*** RECORDS PROVIDED ***

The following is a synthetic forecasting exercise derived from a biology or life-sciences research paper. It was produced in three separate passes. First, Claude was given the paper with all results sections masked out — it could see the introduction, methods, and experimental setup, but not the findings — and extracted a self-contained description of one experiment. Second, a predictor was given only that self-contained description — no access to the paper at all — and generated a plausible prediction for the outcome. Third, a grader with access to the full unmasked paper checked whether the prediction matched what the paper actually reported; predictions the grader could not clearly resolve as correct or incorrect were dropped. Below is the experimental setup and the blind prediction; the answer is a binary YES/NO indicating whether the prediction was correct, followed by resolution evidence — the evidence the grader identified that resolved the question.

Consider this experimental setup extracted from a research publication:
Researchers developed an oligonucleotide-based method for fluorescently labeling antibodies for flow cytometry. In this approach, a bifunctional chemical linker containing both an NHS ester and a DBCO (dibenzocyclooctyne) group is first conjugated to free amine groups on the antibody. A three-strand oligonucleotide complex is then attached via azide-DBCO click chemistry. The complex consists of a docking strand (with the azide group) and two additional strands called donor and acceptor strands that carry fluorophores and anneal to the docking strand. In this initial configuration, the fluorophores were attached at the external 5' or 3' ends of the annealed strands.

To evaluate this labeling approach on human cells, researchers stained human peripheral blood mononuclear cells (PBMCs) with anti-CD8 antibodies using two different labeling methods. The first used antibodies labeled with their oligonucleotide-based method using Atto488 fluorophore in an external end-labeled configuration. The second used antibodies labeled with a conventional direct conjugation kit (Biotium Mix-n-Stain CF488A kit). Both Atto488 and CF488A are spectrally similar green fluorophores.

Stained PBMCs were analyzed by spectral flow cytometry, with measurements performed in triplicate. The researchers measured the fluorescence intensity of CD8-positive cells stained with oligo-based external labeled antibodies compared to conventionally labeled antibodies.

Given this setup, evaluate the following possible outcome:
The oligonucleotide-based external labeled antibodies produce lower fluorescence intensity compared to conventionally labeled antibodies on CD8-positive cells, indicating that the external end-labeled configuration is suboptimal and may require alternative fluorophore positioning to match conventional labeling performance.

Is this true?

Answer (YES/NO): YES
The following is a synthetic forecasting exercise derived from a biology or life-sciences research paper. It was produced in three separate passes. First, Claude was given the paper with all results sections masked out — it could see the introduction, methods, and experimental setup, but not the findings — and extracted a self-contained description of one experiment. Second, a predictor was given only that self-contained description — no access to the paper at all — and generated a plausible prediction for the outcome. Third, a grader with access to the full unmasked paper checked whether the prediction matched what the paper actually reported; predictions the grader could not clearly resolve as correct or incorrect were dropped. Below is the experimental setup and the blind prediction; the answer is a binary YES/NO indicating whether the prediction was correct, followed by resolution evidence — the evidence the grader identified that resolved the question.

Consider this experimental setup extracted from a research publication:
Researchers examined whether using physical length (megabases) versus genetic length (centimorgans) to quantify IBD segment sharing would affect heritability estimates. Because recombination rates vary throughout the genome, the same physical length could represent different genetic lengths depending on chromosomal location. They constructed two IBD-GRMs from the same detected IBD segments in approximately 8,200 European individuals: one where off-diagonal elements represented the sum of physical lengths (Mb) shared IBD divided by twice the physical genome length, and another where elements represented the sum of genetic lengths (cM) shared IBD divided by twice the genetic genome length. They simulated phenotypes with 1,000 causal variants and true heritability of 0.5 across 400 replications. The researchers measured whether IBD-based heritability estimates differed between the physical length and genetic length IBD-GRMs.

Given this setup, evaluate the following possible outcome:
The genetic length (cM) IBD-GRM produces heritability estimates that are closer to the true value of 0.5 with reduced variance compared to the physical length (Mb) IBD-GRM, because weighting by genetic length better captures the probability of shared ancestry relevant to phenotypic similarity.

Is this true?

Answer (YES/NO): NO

***

## EXERCISE DIRECTIONS
In the listing above, how many lines include the word "PBMCs"? Answer with the number and nothing more.

## COMPLETED EXERCISE
2